Revisiting the Mpemba Effect … in Reverse

A while back, I told you about the Mpemba effect, a physics effect demonstrated by a Tanzanian high school student in 1963, Erasto Mpemba, whereby hot water freezes faster than cold water. This is a ‘modern’ (after the 1960s) physics law made in Africa, by an African high schooler, and named after an African (history is full of cases of ‘intellectual’ misnaming i.e. naming the work of an African or others after a European). 

Flag of Tanzania

More recently, scientists John Bechhoefer at Simon Fraser University in Canada, and colleagues, have experimentally demonstrated the Mpemba effect in reverse, also called inverse Mpemba effect, where they observed that under specific conditions a cold particle will heat up faster than a warmer counterpart. The team used optical tweezers to create a tilted double-well potential that confined a colloidal particle, and then measured the particle’s response as a function of its initial temperature. The new measurements indicate the inverse Mpemba effect is much weaker than the conventional, forward effect. The work also experimentally corroborates some of the predicted mechanisms behind both the forward and the inverse effects. The findings were published in the Proceedings of the National Academy of Sciences in January. Excerpts below are from Physics Today; check out the full article which also goes into detail about Erasto Mpemba, and explains the effect in depth. Enjoy!


Map of Tanzania

In 1963, a 13-year-old Tanzanian student named Erasto Mpemba and his secondary school classmates were tasked with making ice cream. There was limited room in the freezers, and he found himself falling behind other students. His classmates were boiling milk for the treat, then letting the mixture cool before placing it in the freezer. To stay on track, Mpemba put his hot concoction straight into the freezer. Checking on the dessert some time later, he found it perfectly frozen, while his classmates’ remained liquid.

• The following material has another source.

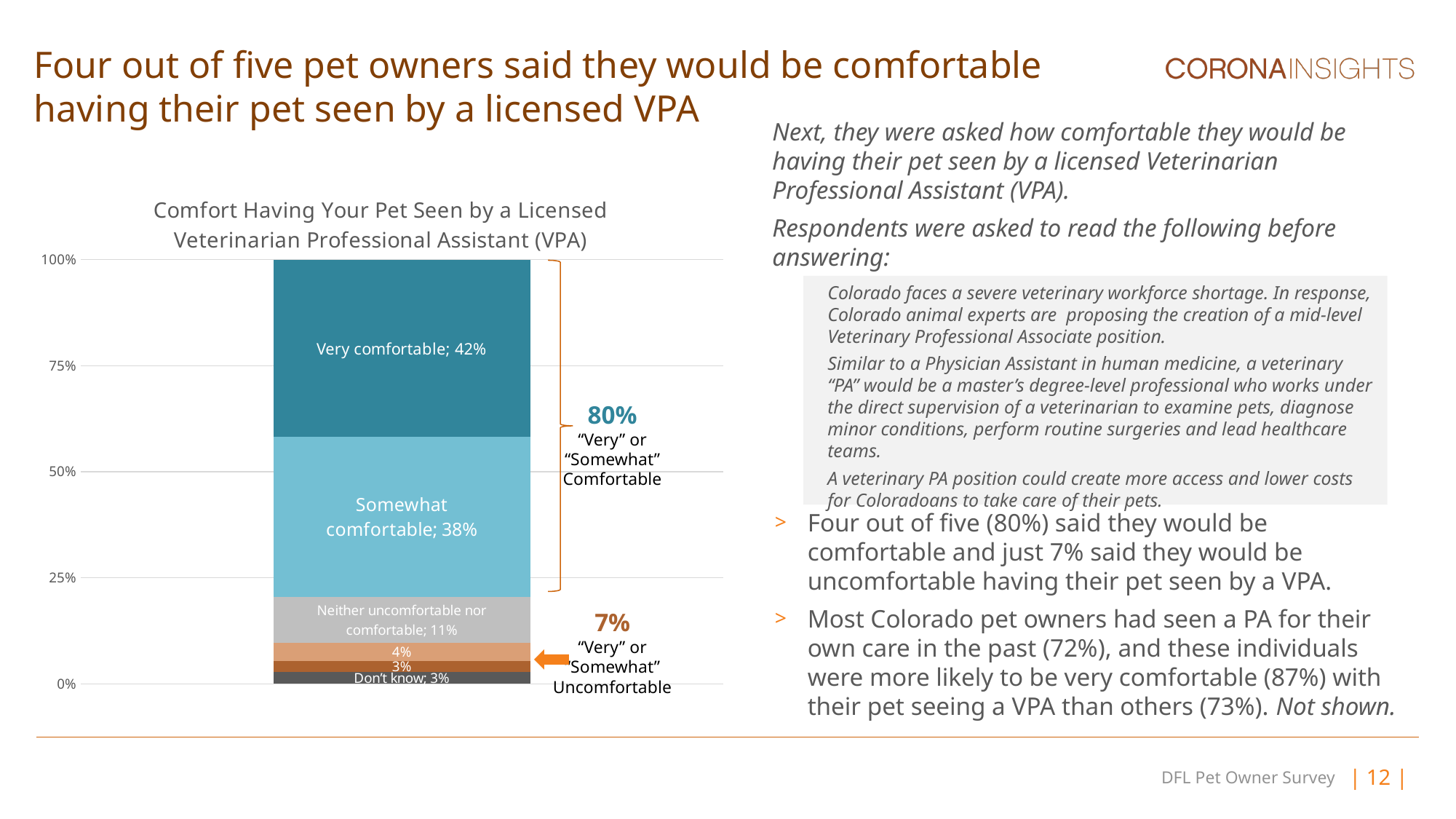
What combined percentage is shown for 'Very' or 'Somewhat' Comfortable? 80% What share of respondents were neither uncomfortable nor comfortable? 11% What percentage of pet owners said they were very comfortable having their pet seen by a licensed VPA? 42% Which is larger: the share for 'Somewhat comfortable' or the share for 'Neither uncomfortable nor comfortable'? Somewhat comfortable What type of chart is shown on the slide? Stacked bar chart What is the difference between the 'Very comfortable' and 'Somewhat comfortable' shares? 4 percentage points What combined percentage is shown for 'Very' or 'Somewhat' Uncomfortable? 7% How many segments make up the stacked bar? 6 What is the title of the chart? Comfort Having Your Pet Seen by a Licensed Veterinarian Professional Assistant (VPA) What percentage of respondents answered 'Don't know'? 3% Which response category has the largest share in the chart? Very comfortable What percentage of respondents said they were somewhat comfortable? 38%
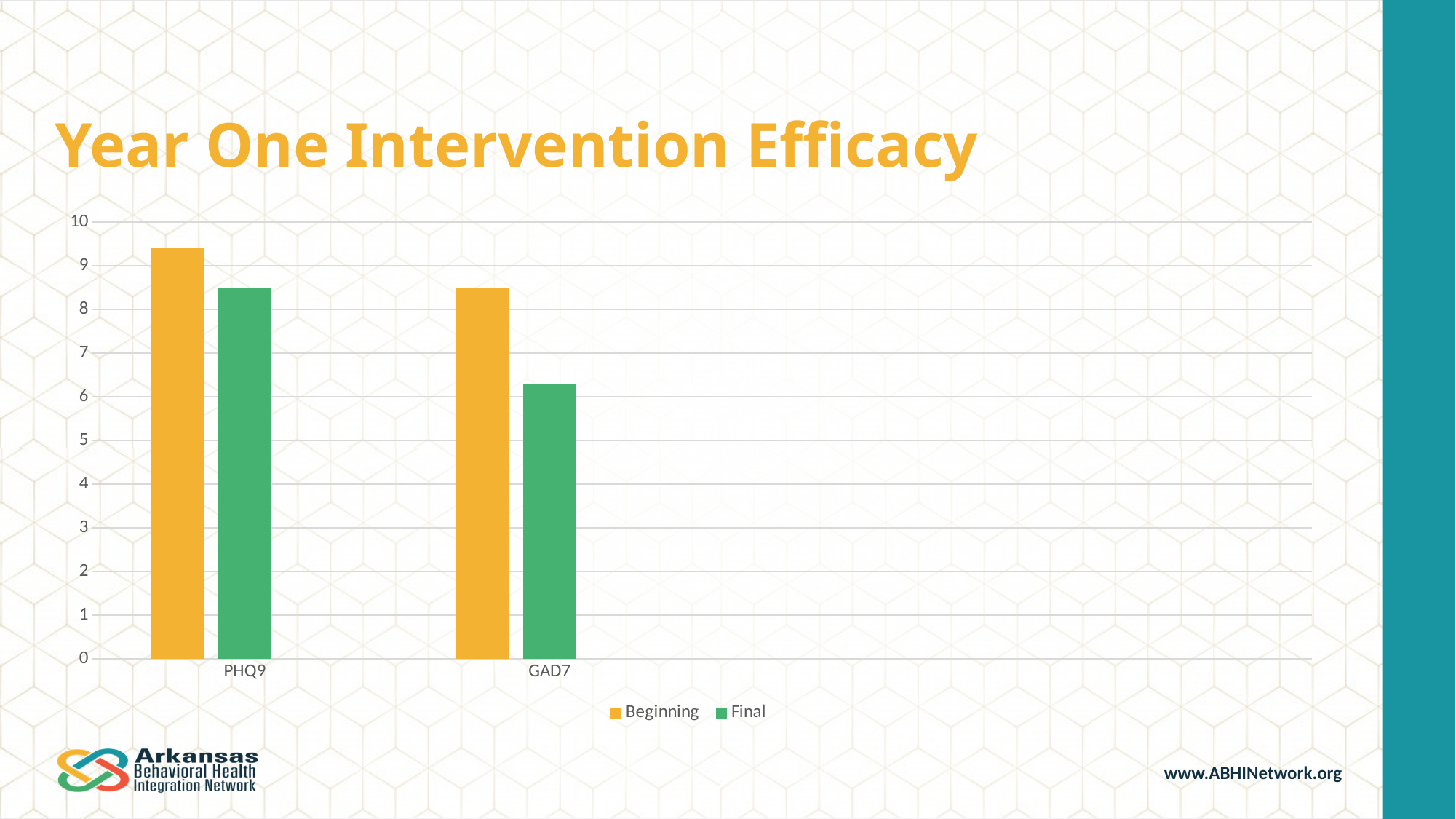
What are the two series named in the chart's legend? Beginning and Final What is the title of the slide containing the chart? Year One Intervention Efficacy For PHQ9, which is larger, the Beginning value or the Final value? Beginning Is the Beginning value for PHQ9 greater or less than 9? greater Is the Beginning value for GAD7 greater or less than 8? greater Which bar in the chart is the lowest? GAD7 Final Is the Final value for GAD7 greater or less than 6? greater How many categories are shown on the x axis of the chart? 2 How many series does the chart's legend list? 2 For GAD7, which is larger, the Beginning value or the Final value? Beginning What kind of chart is shown on the slide? bar chart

The idea of water freezing faster when it starts at a higher temperature was christened the Mpemba effect after he published the finding in 1969 with physicist Denis Osborne. …

Ice cream
Ice cream

… a decade ago, computational chemists simulated water molecules and observed the Mpemba effect despite the absence of the supposedly necessary mechanisms. Recently, researchers have also observed the effect in other liquids and magnetic alloys, which indicates that causes specific to water, like hydrogen bonds, cannot fully explain the effect. Further complicating the investigation of the Mpemba effect is that many water-based experiments involve a phase transition between liquid and ice, which is dependent on conditions like the container and environment; that makes measurements hard to obtain and extremely difficult to reproduce.

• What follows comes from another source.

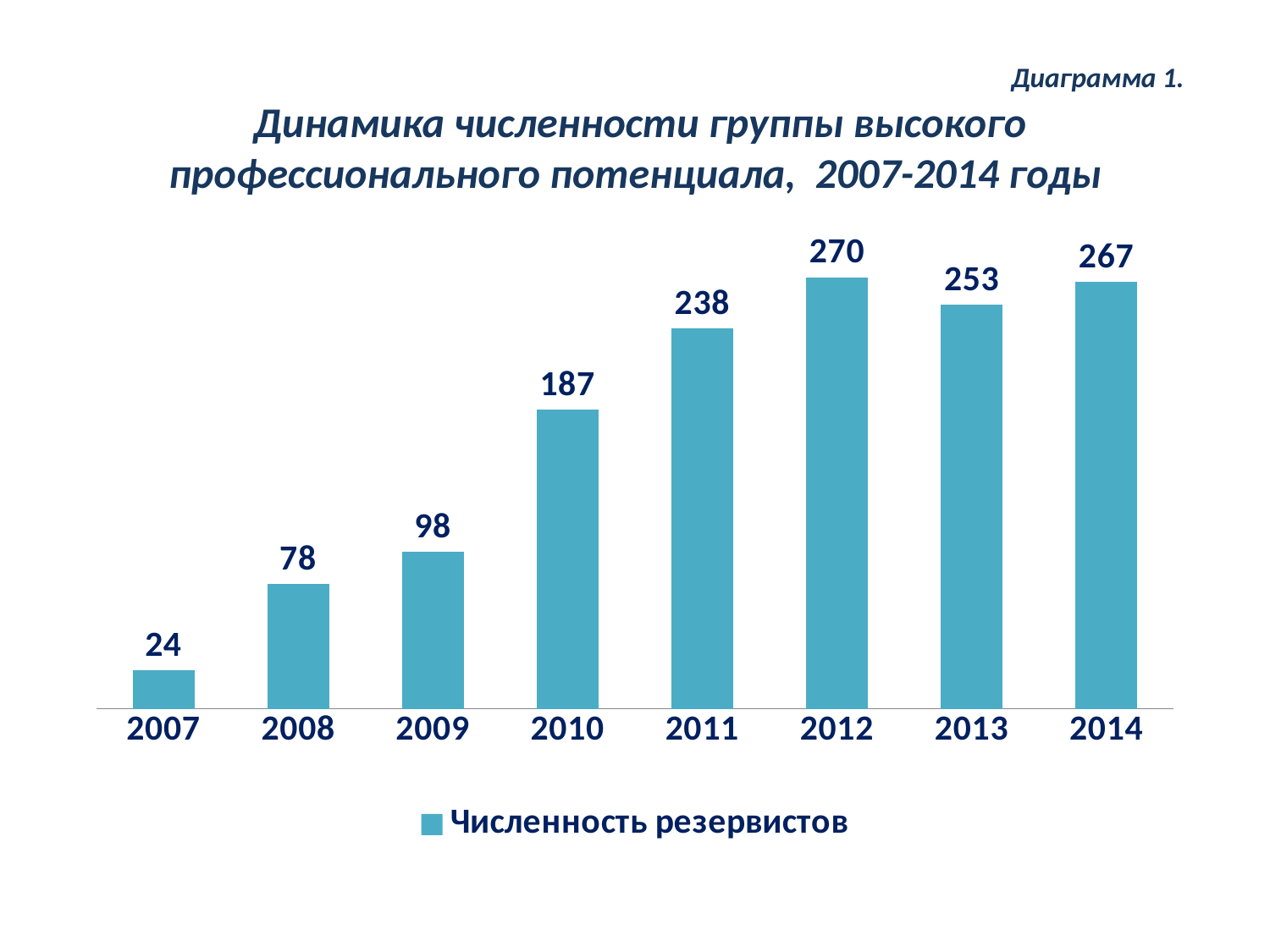
How many series does the legend list? 1 What is the difference between the values for 2012 and 2011? 32 What is the value for 2010? 187 How many years are shown on the x axis? 8 What kind of chart is this? bar chart Which year has the highest value? 2012 Which is larger, the value for 2013 or the value for 2014? 2014 Which year has the lowest value? 2007 What is the value for 2013? 253 What is the difference between the values for 2014 and 2007? 243 What is the legend entry for the series? Численность резервистов What is the value for 2007? 24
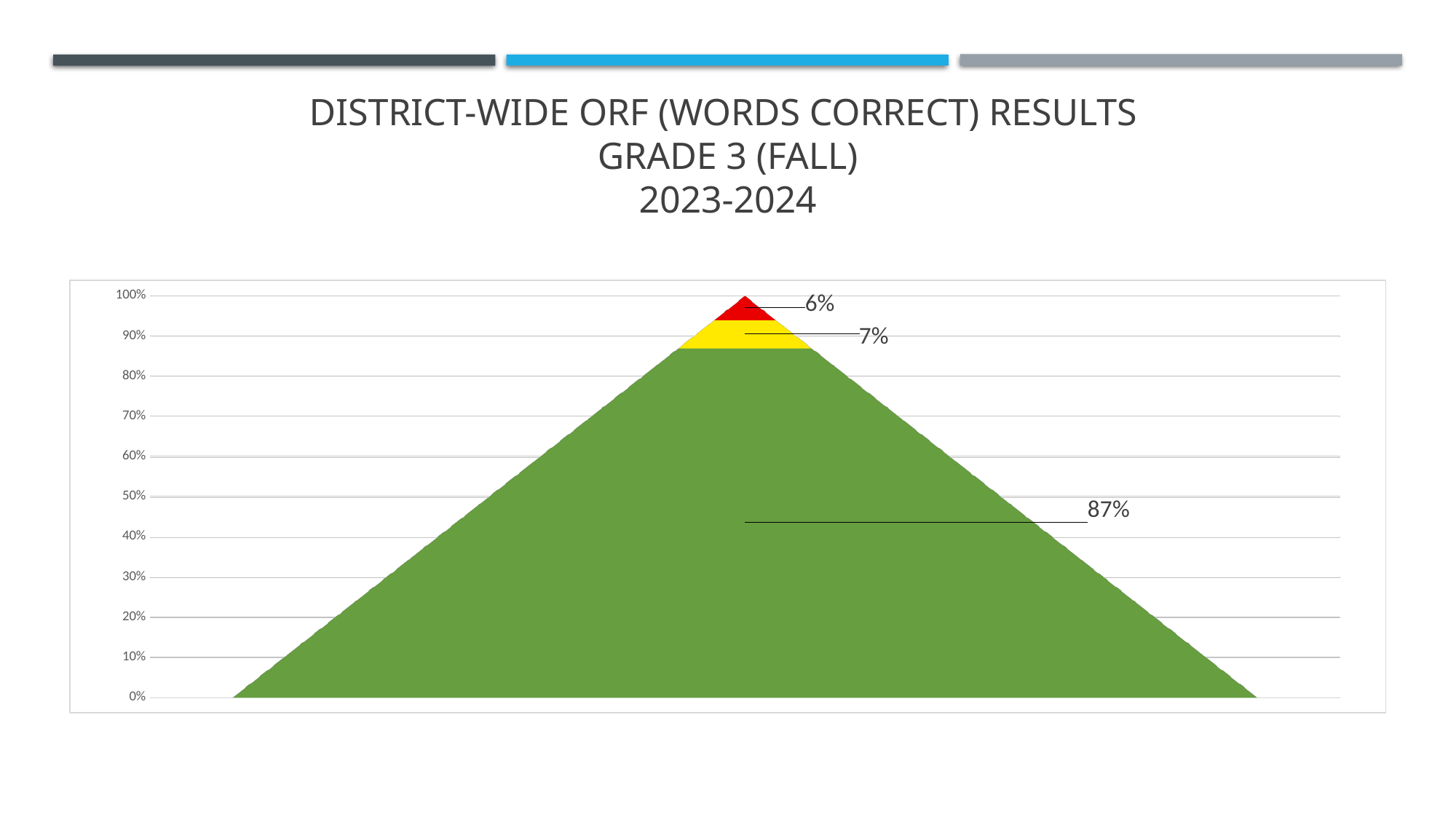
Which coloured segment has the smallest value? red Is the value for the green segment greater or less than 80%? greater What is the title of the chart on the slide? District-Wide ORF (Words Correct) Results Grade 3 (Fall) 2023-2024 What is the difference between the green segment's value and the yellow segment's value? 80% What value is labelled on the yellow segment of the pyramid? 7% What is the total of the three labelled segments? 100% Which is larger, the yellow segment's value or the red segment's value? yellow What is the difference between the yellow segment's value and the red segment's value? 1% How many segments make up the stacked pyramid? 3 What value is labelled on the red segment at the top of the pyramid? 6% Which coloured segment has the largest value? green What value is labelled on the green segment of the pyramid? 87%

… Bechhoefer and his team used a simple and unambiguous definition to measure the inverse Mpemba effect: the time it takes a system that starts at one equilibrium temperature to reach another, higher temperature. By using a single colloidal particle, they avoided the unnecessary complications of phase transitions in water and other systems.

In their experiment, optical tweezers create a force and thus a potential in which the particle moves. The potential is a tilted double well, … . The particle can settle into two different local minima, the left or the right valley. The potential qualitatively mimics the states of supercooled water: One local minimum has a slightly higher free energy, representing liquid (left), and the other, representing solid ice (right), has a lower free energy because that state is favored.

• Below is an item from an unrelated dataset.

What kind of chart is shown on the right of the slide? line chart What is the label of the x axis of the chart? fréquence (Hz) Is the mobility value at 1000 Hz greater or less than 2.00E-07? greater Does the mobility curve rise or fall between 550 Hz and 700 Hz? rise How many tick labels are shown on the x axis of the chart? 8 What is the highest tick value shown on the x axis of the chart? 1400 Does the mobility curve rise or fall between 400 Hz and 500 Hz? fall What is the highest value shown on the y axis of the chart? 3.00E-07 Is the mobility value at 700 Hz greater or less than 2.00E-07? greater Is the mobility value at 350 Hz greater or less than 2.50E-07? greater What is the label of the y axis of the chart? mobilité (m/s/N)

… To get the same quality of results observed for the forward Mpemba effect, the team had to perform five times the number of trials—5000 rather than 1000—and they believe they know why. In the forward effect, particles fall quickly into one of the two potential wells. The fraction in the left and the fraction in the right, in general, differ from the fractions that should probabilistically be in each well in equilibrium, after the system has settled to its final temperature. That difference leads to a second, slower step, in which particles hop the barrier into the other well until the correct fractions are attained. If the barrier is tall, the process can be slow and create a sharp separation in time between the initial drop into the well and the hopping. When the Mpemba effect is working at its strongest, the hopping is minimal and the relaxation time to the final equilibrium temperature is short.